What this exercise asks:
• a. Translate into Spanish this sentence from the Cape Lookout thread below: "Fresh cut Mullet was the bait of choice."
• b. List every username that posts in the Cape Lookout thread below, naming each one once.
• c. From the Cape Lookout thread below, quote the passage that begins with the words containing "Got on the island" and ends with "for the report,...pop.".

--- Start of Provided text ---

# Cape Lookout



## headdigger (Aug 23, 2012)

Our group has fished Portsmouth Island for years. This year, we have a cabin on the Great Island for Nov 16-20. We are carrying some bait with us, but I just want to know if there is still mullet in the surf or sound. Has anyone had any luck over there this week?


----------



## VA-Apraisr (Jul 31, 2001)

Finger mullet were available on sound side with few spotted in the surf; was there about 10 days ago. Definitely bring your bait but thinking you'll have good luck with your cast net. I'll be there Friday,13th thru 19th to give it one more go. With cooler weather really hoping the big drum show up. Will be in a 28' Motorhome so stop by for a fishing report once you're down. Best of luck!!


----------



## headdigger (Aug 23, 2012)

Thanks for the reply. I'm kind of worried about the amount of fresh water that is getting dumped on the mainland right now. I wonder if it will effect the fishing?


----------



## VA-Apraisr (Jul 31, 2001)

As quiet as the beaches have been due to unusual warm weather and warm water, I'm hoping this frontal change in weather will drive the fish. I had 9-days on the beach a few weeks ago and only caught 2 fish. Got a great suntan but fishing was terrible. Wind, rain and some blowing winds just might be the ticket to catching some big drum. Leaving in the morning and should be on north end of island around 11pm at dead lowtide. NE winds Saturday 10-15 just might make it interesting.


----------



## Mumbo_Pungo (Dec 8, 2014)

Was over there for 3 days and 2 nights this past weekend. Fishing was pretty bad. Water temps were still very warm. No waders required during the day. Some big drum were caught by the real hardcore guys willing to go through all the sharks and rigs for a big drum. One group caught 13 between about 4-5 of them but that was over several days. Sea Mullet were not around in any decent numbers.


----------



## VA-Apraisr (Jul 31, 2001)

Was there on the northend from Friday,13th till Monday evening. Was quite slow but did get 2-pups and a 45" and 48" drum. Only one shark hit rod hard and peeled off line until it bite through the leader. Had some heavy NE and SE winds and that's when the big ones were caught. Saw another 40" caught next to me but nothing else noted. Good luck to those heading down.


----------



## headdigger (Aug 23, 2012)

Got on the island Monday 11/16. We fished in front of the cabins and caught a few small Whiting and a Puffer. Tuesday we moved to the West side of the point. The wind was from the West. We caught a bunch of nice Blue Fish, several Slot Reds, one over slot Red. a Black Tip and several Flounder. Hooked a big Sand Tiger that broke off at the edge of the shallow water. He was like fighting a telephone pole. Wednesday the winds picked up from the NNE. fishing was slow with a few Blues and Flounder. Thursday was nice with light winds. We picked up four slot Reds, Sting Rays and anothe big Sand Tiger. Fresh cut Mullet was the bait of choice.


----------



## poppop1 (Feb 16, 2004)

Sounds like a pretty good trip, thanks for the report,...pop.


----------

--- End of Provided text ---
--- Start of Material ---

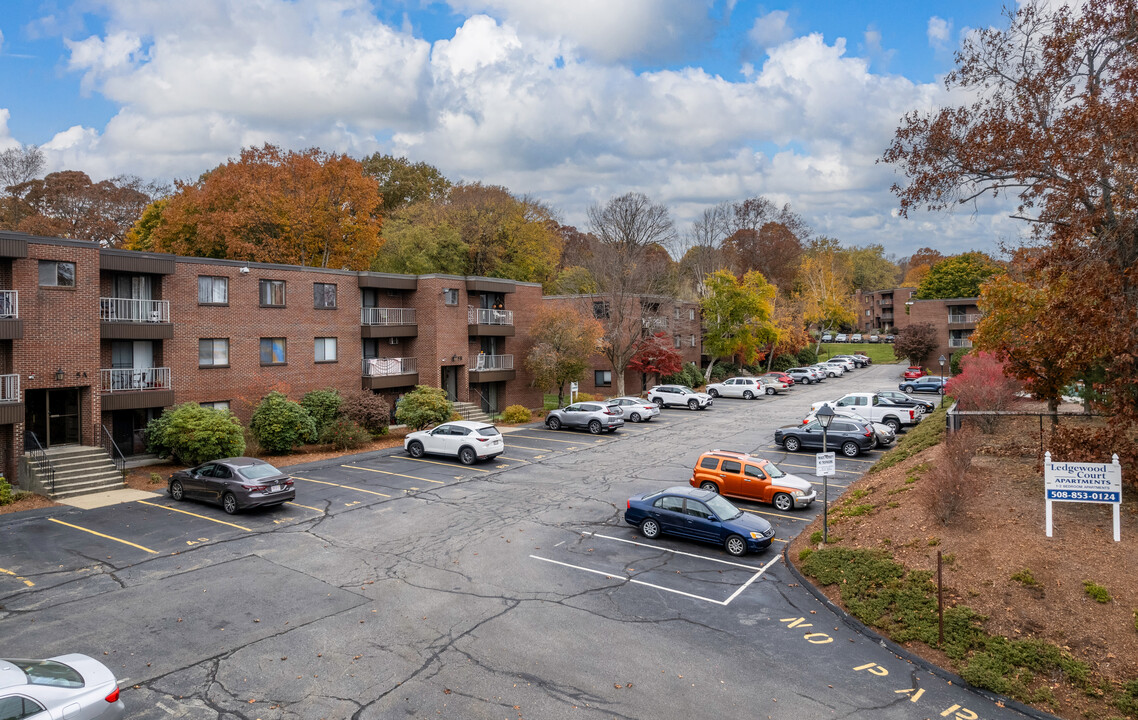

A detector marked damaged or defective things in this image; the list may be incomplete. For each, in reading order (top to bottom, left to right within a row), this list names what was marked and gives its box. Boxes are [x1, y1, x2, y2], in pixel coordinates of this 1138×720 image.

--- End of Material ---

Responses:
• a. El mújol fresco cortado fue la carnada preferida.

• b. headdigger, VA-Apraisr, Mumbo_Pungo, poppop1

• c.
Got on the island Monday 11/16. We fished in front of the cabins and caught a few small Whiting and a Puffer. Tuesday we moved to the West side of the point. The wind was from the West. We caught a bunch of nice Blue Fish, several Slot Reds, one over slot Red. a Black Tip and several Flounder. Hooked a big Sand Tiger that broke off at the edge of the shallow water. He was like fighting a telephone pole. Wednesday the winds picked up from the NNE. fishing was slow with a few Blues and Flounder. Thursday was nice with light winds. We picked up four slot Reds, Sting Rays and anothe big Sand Tiger. Fresh cut Mullet was the bait of choice.


----------



## poppop1 (Feb 16, 2004)

Sounds like a pretty good trip, thanks for the report,...pop.